Accepted Papers

A permutation approach to assess confounding in machine learning applications for digital health

Elias Chaibub Neto (Sage Bionetworks);Abhishek Pratap (Sage Bionetworks);Thanneer Perumal (Sage Bionetworks);Meghasyam Tummalacherla (Sage Bionetworks);Brian Bot (Sage Bionetworks);Lara Mangravite (Sage Bionetworks);Larsson Omberg (Sage Bionetworks);

Machine learning applications are often plagued with confounders that can impact the generalizability of the learners. In clinical settings, demographic characteristics often play the role of confounders. Confounding is especially problematic in remote digital health studies where the participants self-select to enter the study, thereby making it difficult to balance the demographic characteristics of participants. One effective approach to combat confounding is to match samples with respect to the confounding variables in order to improve the balance of the data.
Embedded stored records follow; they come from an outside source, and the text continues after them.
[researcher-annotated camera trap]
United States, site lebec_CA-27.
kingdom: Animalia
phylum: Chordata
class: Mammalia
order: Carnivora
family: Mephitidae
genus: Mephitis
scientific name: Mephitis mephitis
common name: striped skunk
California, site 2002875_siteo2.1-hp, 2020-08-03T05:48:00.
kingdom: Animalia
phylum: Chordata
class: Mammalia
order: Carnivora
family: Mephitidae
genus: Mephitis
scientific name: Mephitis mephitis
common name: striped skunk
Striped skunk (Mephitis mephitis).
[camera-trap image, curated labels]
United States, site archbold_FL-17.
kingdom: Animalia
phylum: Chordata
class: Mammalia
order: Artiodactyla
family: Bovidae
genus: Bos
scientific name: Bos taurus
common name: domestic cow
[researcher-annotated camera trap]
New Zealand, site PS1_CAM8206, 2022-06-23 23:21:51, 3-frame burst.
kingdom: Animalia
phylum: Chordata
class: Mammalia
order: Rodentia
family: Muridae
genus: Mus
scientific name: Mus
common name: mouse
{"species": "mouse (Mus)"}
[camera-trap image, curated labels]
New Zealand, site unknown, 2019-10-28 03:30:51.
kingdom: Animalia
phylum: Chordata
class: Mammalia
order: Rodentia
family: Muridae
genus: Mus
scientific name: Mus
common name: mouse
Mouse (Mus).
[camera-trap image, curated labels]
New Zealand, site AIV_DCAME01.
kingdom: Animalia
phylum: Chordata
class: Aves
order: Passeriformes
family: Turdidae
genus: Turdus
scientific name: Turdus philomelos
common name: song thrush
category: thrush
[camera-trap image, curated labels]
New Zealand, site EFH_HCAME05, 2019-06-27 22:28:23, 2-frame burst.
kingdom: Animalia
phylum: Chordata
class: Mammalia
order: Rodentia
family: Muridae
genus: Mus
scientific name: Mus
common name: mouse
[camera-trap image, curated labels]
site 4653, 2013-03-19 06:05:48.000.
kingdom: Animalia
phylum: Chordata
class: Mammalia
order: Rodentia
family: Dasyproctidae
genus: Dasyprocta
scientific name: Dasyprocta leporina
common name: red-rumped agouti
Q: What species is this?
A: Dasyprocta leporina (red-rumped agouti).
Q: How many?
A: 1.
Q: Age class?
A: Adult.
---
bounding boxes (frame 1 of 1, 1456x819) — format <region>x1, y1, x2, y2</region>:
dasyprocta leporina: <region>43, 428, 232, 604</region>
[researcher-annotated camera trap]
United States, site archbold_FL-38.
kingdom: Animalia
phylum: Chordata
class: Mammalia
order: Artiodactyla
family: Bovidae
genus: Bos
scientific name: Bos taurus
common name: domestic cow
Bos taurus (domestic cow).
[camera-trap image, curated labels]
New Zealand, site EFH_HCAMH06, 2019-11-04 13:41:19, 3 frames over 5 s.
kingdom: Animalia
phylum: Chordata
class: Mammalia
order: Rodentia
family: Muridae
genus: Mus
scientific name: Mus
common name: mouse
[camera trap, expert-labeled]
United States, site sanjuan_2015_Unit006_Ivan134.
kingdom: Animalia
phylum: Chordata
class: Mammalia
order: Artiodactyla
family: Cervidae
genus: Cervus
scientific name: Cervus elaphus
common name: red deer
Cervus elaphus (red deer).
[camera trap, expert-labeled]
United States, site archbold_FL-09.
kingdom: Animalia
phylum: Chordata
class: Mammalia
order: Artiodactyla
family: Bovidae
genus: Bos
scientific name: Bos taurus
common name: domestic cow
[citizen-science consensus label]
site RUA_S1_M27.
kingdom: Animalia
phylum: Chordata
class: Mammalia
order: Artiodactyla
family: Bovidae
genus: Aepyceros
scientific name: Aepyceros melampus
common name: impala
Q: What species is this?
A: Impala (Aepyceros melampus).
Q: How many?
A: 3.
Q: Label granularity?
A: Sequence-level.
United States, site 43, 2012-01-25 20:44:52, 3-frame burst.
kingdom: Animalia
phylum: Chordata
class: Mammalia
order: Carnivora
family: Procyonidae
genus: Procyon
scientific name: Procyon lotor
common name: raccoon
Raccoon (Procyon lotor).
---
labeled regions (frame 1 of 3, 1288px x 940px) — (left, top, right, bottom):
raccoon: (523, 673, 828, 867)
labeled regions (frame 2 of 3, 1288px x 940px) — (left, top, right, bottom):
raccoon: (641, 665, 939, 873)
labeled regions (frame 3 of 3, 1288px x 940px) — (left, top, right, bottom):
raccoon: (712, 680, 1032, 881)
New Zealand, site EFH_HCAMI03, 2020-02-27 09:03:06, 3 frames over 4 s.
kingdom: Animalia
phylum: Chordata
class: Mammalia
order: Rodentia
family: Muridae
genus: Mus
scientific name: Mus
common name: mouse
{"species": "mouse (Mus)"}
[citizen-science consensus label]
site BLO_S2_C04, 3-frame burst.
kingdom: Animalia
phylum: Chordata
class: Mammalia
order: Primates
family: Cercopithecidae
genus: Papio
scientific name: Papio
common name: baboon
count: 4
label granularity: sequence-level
This procedure, however, leads to smaller datasets and hence negatively impact the inferences drawn from the learners. Alternatively, confounding adjustment methods that make more efficient use of the data (such as inverse probability weighting) usually rely on modeling assumptions, and it is unclear how robust these methods are to violations of these assumptions. Here, instead of proposing a new method to control for confounding, we develop novel permutation based statistical tools to detect and quantify the influence of observed confounders, and estimate the unconfounded performance of the learner. Our tools can be used to evaluate the effectiveness of existing confounding adjustment methods. We evaluate the statistical properties of our methods in a simulation study, and illustrate their application using real-life data from a Parkinson’s disease mobile health study collected in an uncontrolled environment.